When we first launched the Datascience.aero blog in 2017, we hoped to regularly update our readers on the evolution of data science based solutions as applied to the aviation industry. We presented these updates alongside other breakthrough ideas that might inspire others with new applications. Following this spirit, we have continued to publish our thoughts on techniques such as data miningwith Federated Learning, blockchain, Artificial Intelligence and Deep Learning or cryptography among many others; additionally, we have published thoughts on applications such us predictive maintenance, evidence based training or fuel efficiency.
One of the most extended branches of Artificial Intelligence is Natural Language Processing (NLP), which overcomes communication barriers between humans and computers. In fields such as health, these techniques demonstrate very promising potential in the analysis of health records, clinical trials and patients reports. Of course, we also have examples like Apple’s Siri or Amazon’s Alexa, which are capable of responding to our questions and commands. Or our e-mail provider, which automatically filters spam, classifies our emails and, even, proposing a (not always) relevant reply.
Although we have dedicated several blog posts to this technique (see here for a complete catalogue), the ongoing initiatives in the aviation industry are still worth a dedicated article.
Based on the analysis of textual data or reports, there are three main applications under development that are at varying levels on maturity:
- Among airlines, customer outreach and marketing in general. These techniques already help airlines better identify and understand targeted customers and tailor their marketing campaigns to reach and engage their passengers. In fact, most airlines having data science profiles among their staff who are dedicated to business intelligence tasks. For these applications, said data science profiles have the advantage of easily accessing and processing extensive data (for internal purposes). For other types of applications requiring operational data, lack of data access and inability to prepare said data may limit further development, as we have discussed in this blog.
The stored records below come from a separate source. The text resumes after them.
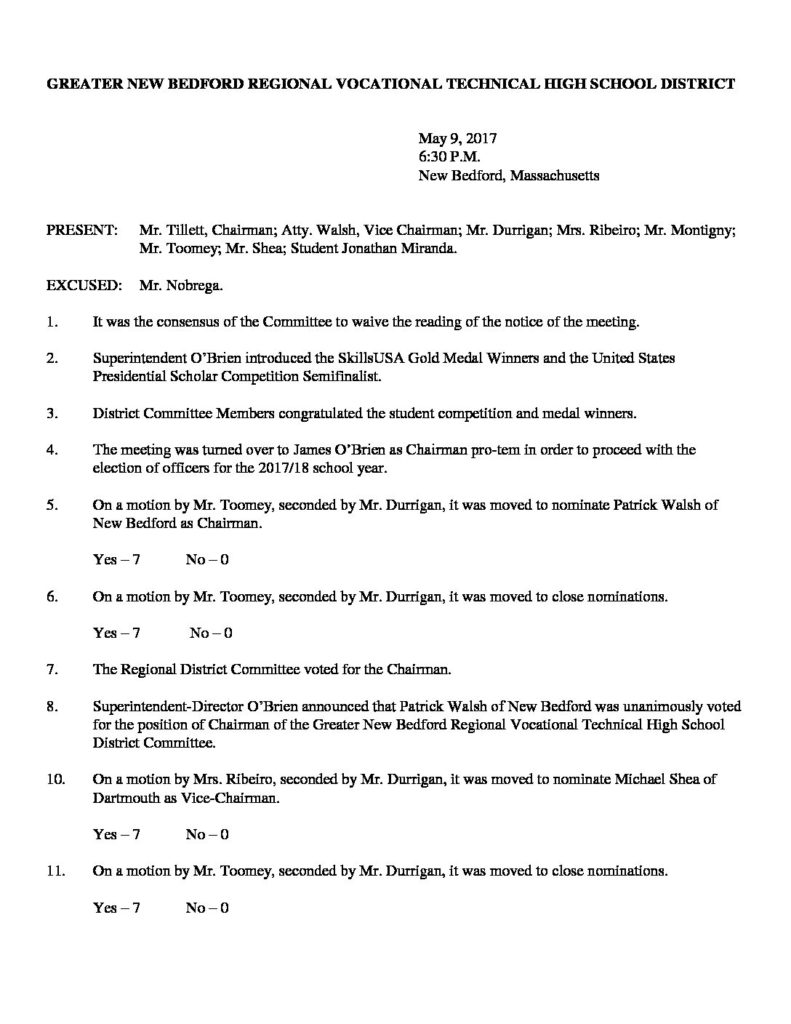 GREATER NEW BEDFORD REGIONAL VOCATIONAL TECHNICAL HIGH SCHOOL DISTRICT

May 9, 2017
6:30 P.M.
New Bedford, Massachusetts

PRESENT: Mr. Tillett, Chairman; Atty. Walsh, Vice Chairman; Mr. Durrigan; Mrs. Ribeiro; Mr. Montigny; Mr. Toomey; Mr. Shea; Student Jonathan Miranda.

EXCUSED: Mr. Nobrega.

1. It was the consensus of the Committee to waive the reading of the notice of the meeting.

2. Superintendent O'Brien introduced the SkillsUSA Gold Medal Winners and the United States Presidential Scholar Competition Semifinalist.

3. District Committee Members congratulated the student competition and medal winners.

4. The meeting was turned over to James O'Brien as Chairman pro-tem in order to proceed with the election of officers for the 2017/18 school year.

5. On a motion by Mr. Toomey, seconded by Mr. Durrigan, it was moved to nominate Patrick Walsh of New Bedford as Chairman.

Yes – 7 No – 0

6. On a motion by Mr. Toomey, seconded by Mr. Durrigan, it was moved to close nominations.

Yes – 7 No – 0

7. The Regional District Committee voted for the Chairman.

8. Superintendent-Director O'Brien announced that Patrick Walsh of New Bedford was unanimously voted for the position of Chairman of the Greater New Bedford Regional Vocational Technical High School District Committee.

10. On a motion by Mrs. Ribeiro, seconded by Mr. Durrigan, it was moved to nominate Michael Shea of Dartmouth as Vice-Chairman.

Yes – 7 No – 0

11. On a motion by Mr. Toomey, seconded by Mr. Durrigan, it was moved to close nominations.

Yes – 7 No – 0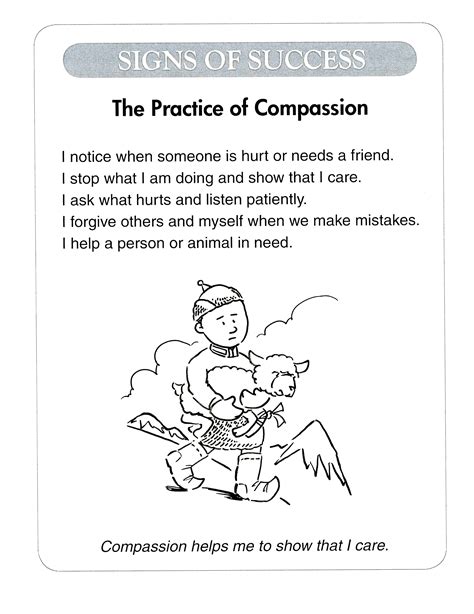 SIGNS OF SUCCESS

The Practice of Compassion

I notice when someone is hurt or needs a friend.
I stop what I am doing and show that I care.
I ask what hurts and listen patiently.
I forgive others and myself when we make mistakes.
I help a person or animal in need.

Compassion helps me to show that I care.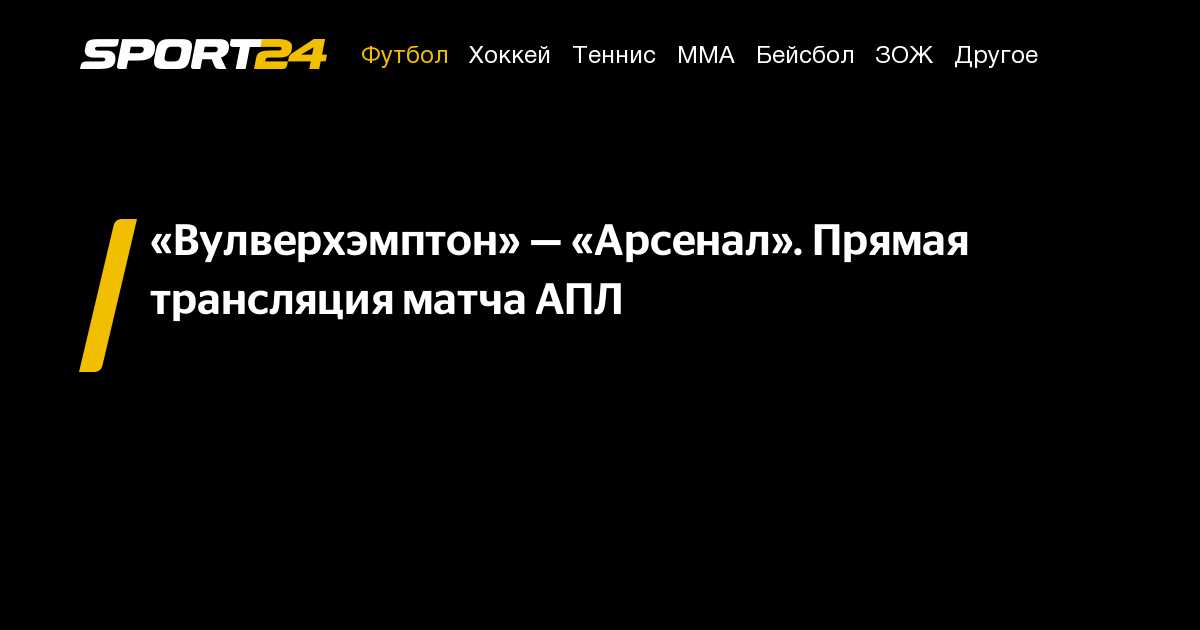 SPORT24 Футбол Хоккей Теннис ММА Бейсбол ЗОЖ Другое

«Вулверхэмптон» — «Арсенал». Прямая трансляция матча АПЛ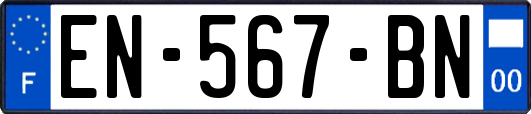 F

EN-567-BN

00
- In spite of limited access to this kind of data, research has been conducted during past years in the automatic analysis of safety reports. Safety reports are, naturally, highly confidential. For the sake of facilitating the analysis and benchmarking, significant effort has been allocated to standardize these reports across responsible institutions and national authorities, to no real avail. Currently, the reporting forms include multiple choices fields (e.g. to select the type of incident), fixed format fields (e.g. date and time) and also free text. Typically, the best description of the event and its circumstances can be provided by the people involved (pilots, controllers, etc.) in the free text box. While analysis and investigation are sensitive processes, the possibility of analyzing vast amounts of reports, which are already dully anonymized, could significantly enhance safety intelligence: precursors analysis, trends underlying, hidden hazards, etc.
- Predictive maintenance is a key area for airlines as MRO entails a huge cost for them. The size of this market (118B$ in 2019 according to Forbes) justifies the resources that airlines are allocating to predict component failures, including monitoring and analyzing different performance indicators. In this sense, the role of NLP techniques is crucial in enabling the analysis of technical documents (such as aircraft manuals) as well as pilots and mechanic notes.
There is also huge potential in the application of NLP techniques for voice recognitions purposes and, in particular, for conversations between pilots and controllers. While strong regulations currently prevent development in this area, digitalizing controllers’ voice recordings could have numerous applications from improving safety analysis to enabling the automatization of some control tasks; this, in turn, could reduce their workload.